Retype every line of the listing below exactly as it appears, omitting the pictures.

-- START The input --

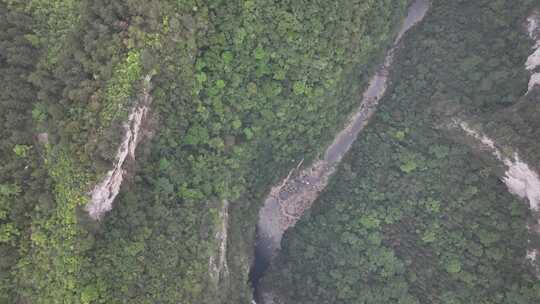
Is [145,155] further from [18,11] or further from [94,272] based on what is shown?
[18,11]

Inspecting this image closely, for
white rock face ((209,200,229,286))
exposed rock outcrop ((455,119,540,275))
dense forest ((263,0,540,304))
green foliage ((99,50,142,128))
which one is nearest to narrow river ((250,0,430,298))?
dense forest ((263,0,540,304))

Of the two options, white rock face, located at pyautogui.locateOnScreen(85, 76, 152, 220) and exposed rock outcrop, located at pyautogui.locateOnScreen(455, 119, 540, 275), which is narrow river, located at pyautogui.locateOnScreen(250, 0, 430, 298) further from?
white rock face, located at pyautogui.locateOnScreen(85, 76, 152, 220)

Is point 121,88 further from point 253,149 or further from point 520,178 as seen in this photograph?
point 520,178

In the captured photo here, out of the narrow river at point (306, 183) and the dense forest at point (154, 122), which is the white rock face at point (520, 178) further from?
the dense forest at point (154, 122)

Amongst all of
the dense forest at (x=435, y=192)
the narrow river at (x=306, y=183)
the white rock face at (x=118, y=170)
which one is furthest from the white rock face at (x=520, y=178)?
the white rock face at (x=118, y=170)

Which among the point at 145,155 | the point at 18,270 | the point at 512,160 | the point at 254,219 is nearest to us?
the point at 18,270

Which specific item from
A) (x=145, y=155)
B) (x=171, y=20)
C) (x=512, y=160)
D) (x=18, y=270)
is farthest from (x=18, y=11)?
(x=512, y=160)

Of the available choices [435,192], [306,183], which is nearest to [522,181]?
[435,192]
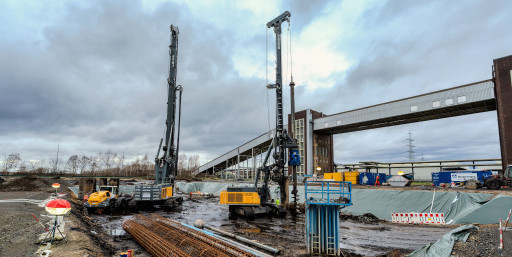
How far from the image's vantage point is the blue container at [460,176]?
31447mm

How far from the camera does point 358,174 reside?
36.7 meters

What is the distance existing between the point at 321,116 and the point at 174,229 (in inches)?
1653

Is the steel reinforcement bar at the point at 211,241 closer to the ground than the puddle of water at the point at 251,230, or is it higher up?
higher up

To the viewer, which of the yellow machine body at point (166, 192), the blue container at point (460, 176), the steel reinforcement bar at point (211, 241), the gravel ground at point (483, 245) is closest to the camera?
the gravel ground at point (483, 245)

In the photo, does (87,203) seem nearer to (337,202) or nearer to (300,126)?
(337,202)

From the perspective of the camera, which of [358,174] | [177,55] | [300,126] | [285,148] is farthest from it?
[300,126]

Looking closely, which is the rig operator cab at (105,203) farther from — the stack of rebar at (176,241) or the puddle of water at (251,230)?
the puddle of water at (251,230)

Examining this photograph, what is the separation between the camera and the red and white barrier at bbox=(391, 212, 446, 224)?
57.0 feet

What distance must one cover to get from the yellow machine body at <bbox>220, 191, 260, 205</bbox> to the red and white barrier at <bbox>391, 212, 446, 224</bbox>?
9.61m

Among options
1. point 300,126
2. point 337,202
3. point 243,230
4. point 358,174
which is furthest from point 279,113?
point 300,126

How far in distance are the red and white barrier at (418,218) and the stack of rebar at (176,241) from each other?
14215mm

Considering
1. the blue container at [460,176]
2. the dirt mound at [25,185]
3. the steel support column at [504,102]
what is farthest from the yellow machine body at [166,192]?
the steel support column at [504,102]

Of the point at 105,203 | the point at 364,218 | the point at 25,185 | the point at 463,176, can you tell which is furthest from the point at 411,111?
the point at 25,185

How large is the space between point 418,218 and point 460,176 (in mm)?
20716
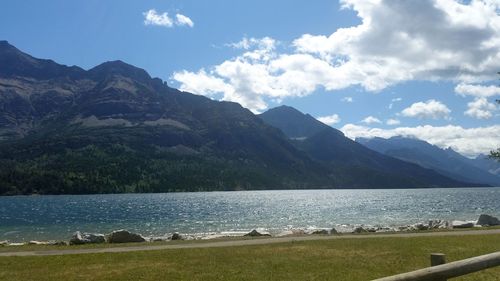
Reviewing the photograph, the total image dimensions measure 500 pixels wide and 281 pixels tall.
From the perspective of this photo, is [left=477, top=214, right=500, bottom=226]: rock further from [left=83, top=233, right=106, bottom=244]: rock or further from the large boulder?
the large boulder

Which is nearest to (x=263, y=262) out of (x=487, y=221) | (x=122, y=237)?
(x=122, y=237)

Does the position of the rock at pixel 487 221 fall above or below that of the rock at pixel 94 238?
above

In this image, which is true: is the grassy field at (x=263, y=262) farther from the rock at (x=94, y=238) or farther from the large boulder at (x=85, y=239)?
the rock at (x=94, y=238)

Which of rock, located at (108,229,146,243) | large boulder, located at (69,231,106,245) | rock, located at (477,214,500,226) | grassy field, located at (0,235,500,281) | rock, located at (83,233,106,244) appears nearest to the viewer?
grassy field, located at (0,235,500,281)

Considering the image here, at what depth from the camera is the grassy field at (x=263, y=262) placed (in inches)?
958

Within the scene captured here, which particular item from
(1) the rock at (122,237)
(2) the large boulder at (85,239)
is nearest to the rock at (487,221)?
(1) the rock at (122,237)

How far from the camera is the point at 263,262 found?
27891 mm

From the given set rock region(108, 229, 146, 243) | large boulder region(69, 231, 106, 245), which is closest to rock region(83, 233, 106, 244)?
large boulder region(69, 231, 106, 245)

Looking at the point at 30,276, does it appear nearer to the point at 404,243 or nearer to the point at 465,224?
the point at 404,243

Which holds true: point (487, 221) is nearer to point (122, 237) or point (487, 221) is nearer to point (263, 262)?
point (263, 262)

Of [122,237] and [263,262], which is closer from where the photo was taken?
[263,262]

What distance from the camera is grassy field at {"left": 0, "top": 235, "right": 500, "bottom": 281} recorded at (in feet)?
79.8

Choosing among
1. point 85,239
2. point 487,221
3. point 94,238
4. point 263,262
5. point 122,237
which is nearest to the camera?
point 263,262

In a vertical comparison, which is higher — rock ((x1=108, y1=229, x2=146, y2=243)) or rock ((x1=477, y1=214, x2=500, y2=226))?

-- END The input --

Solution –
Is [145,155] further from [18,11] or further from [94,272] based on what is shown?
[18,11]

Inspecting this image closely, for
white rock face ((209,200,229,286))
exposed rock outcrop ((455,119,540,275))
dense forest ((263,0,540,304))
green foliage ((99,50,142,128))
which one is nearest to narrow river ((250,0,430,298))?
dense forest ((263,0,540,304))

Of the two options, white rock face, located at pyautogui.locateOnScreen(85, 76, 152, 220) and exposed rock outcrop, located at pyautogui.locateOnScreen(455, 119, 540, 275), which is narrow river, located at pyautogui.locateOnScreen(250, 0, 430, 298) further from?
white rock face, located at pyautogui.locateOnScreen(85, 76, 152, 220)

Is point 121,88 further from point 253,149 or further from point 520,178 as seen in this photograph?
point 520,178

In the captured photo here, out of the narrow river at point (306, 183) and the dense forest at point (154, 122), which is the white rock face at point (520, 178) further from?
the dense forest at point (154, 122)

Amongst all of
the dense forest at (x=435, y=192)
the narrow river at (x=306, y=183)
the white rock face at (x=118, y=170)
which one is furthest from the white rock face at (x=520, y=178)?
the white rock face at (x=118, y=170)

Which among the point at 145,155 | the point at 18,270 | the point at 512,160 | the point at 254,219 is nearest to us?
the point at 18,270

Which specific item from
A) (x=145, y=155)
B) (x=171, y=20)
C) (x=512, y=160)
D) (x=18, y=270)
is farthest from (x=18, y=11)?
(x=512, y=160)

Of the available choices [435,192], [306,183], which is nearest to [522,181]?
[435,192]
How far from the image's vantage point is the blue container at [460,176]?
31447mm

How far from the camera does point 358,174 reside?
36.7 meters

What is the distance existing between the point at 321,116 and the point at 174,229 (in inches)?
1653

Is the steel reinforcement bar at the point at 211,241 closer to the ground than the puddle of water at the point at 251,230, or is it higher up?
higher up

To the viewer, which of the yellow machine body at point (166, 192), the blue container at point (460, 176), the steel reinforcement bar at point (211, 241), the gravel ground at point (483, 245) is closest to the camera?
the gravel ground at point (483, 245)

In the photo, does (87,203) seem nearer to (337,202) or nearer to (300,126)?
(337,202)

From the perspective of the camera, which of [358,174] | [177,55] | [300,126] | [285,148] is farthest from it?
[300,126]

Looking closely, which is the rig operator cab at (105,203) farther from — the stack of rebar at (176,241) or the puddle of water at (251,230)?
the puddle of water at (251,230)

Examining this photograph, what is the separation between the camera and the red and white barrier at bbox=(391, 212, 446, 224)?
57.0 feet

What distance must one cover to get from the yellow machine body at <bbox>220, 191, 260, 205</bbox> to the red and white barrier at <bbox>391, 212, 446, 224</bbox>?
9.61m

Among options
1. point 300,126
2. point 337,202
3. point 243,230
4. point 358,174
which is furthest from point 279,113?
point 300,126

How far in distance are the red and white barrier at (418,218) and the stack of rebar at (176,241) from each other?
14215mm

Considering
1. the blue container at [460,176]
2. the dirt mound at [25,185]
3. the steel support column at [504,102]
what is farthest from the yellow machine body at [166,192]?
the steel support column at [504,102]

Of the point at 105,203 | the point at 364,218 | the point at 25,185 | the point at 463,176, can you tell which is furthest from the point at 411,111?
the point at 25,185

How large is the space between point 418,218 and point 460,176 (in mm)?
20716
Reviewing the photograph, the total image dimensions measure 500 pixels wide and 281 pixels tall.
From the perspective of this photo, is [left=477, top=214, right=500, bottom=226]: rock further from [left=83, top=233, right=106, bottom=244]: rock or further from the large boulder?
the large boulder

Which is nearest to (x=263, y=262) out of (x=487, y=221) | (x=122, y=237)?
(x=122, y=237)

Does the position of the rock at pixel 487 221 fall above or below that of the rock at pixel 94 238?
above

In this image, which is true: is the grassy field at (x=263, y=262) farther from the rock at (x=94, y=238) or farther from the large boulder at (x=85, y=239)?
the rock at (x=94, y=238)

Which of rock, located at (108,229,146,243) | large boulder, located at (69,231,106,245) | rock, located at (477,214,500,226) | grassy field, located at (0,235,500,281) | rock, located at (83,233,106,244) appears nearest to the viewer?
grassy field, located at (0,235,500,281)

Considering the image here, at what depth from the camera is the grassy field at (x=263, y=262) placed (in inches)?
958

Within the scene captured here, which particular item from
(1) the rock at (122,237)
(2) the large boulder at (85,239)
is nearest to the rock at (487,221)?
(1) the rock at (122,237)

How far from the camera is the point at 263,262 found?
27891 mm

From the given set rock region(108, 229, 146, 243) | large boulder region(69, 231, 106, 245), which is closest to rock region(83, 233, 106, 244)?
large boulder region(69, 231, 106, 245)

Looking at the point at 30,276, does it appear nearer to the point at 404,243 or nearer to the point at 465,224?
the point at 404,243

Which holds true: point (487, 221) is nearer to point (122, 237) or point (487, 221) is nearer to point (263, 262)?
point (263, 262)

Of [122,237] and [263,262], which is closer from where the photo was taken?
[263,262]

What distance from the camera is grassy field at {"left": 0, "top": 235, "right": 500, "bottom": 281} recorded at (in feet)?
79.8

Choosing among
1. point 85,239
2. point 487,221
3. point 94,238
4. point 263,262
5. point 122,237
which is nearest to the camera?
point 263,262

In a vertical comparison, which is higher — rock ((x1=108, y1=229, x2=146, y2=243)) or rock ((x1=477, y1=214, x2=500, y2=226))?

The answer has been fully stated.